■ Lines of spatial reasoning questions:
»»
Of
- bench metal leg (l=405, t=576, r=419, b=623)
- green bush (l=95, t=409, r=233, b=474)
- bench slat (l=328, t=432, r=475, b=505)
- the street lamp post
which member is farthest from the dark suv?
««
■ Exercise description: Copy the lines above word for word.

■ Full response:
Of
- bench metal leg (l=405, t=576, r=419, b=623)
- green bush (l=95, t=409, r=233, b=474)
- bench slat (l=328, t=432, r=475, b=505)
- the street lamp post
which member is farthest from the dark suv?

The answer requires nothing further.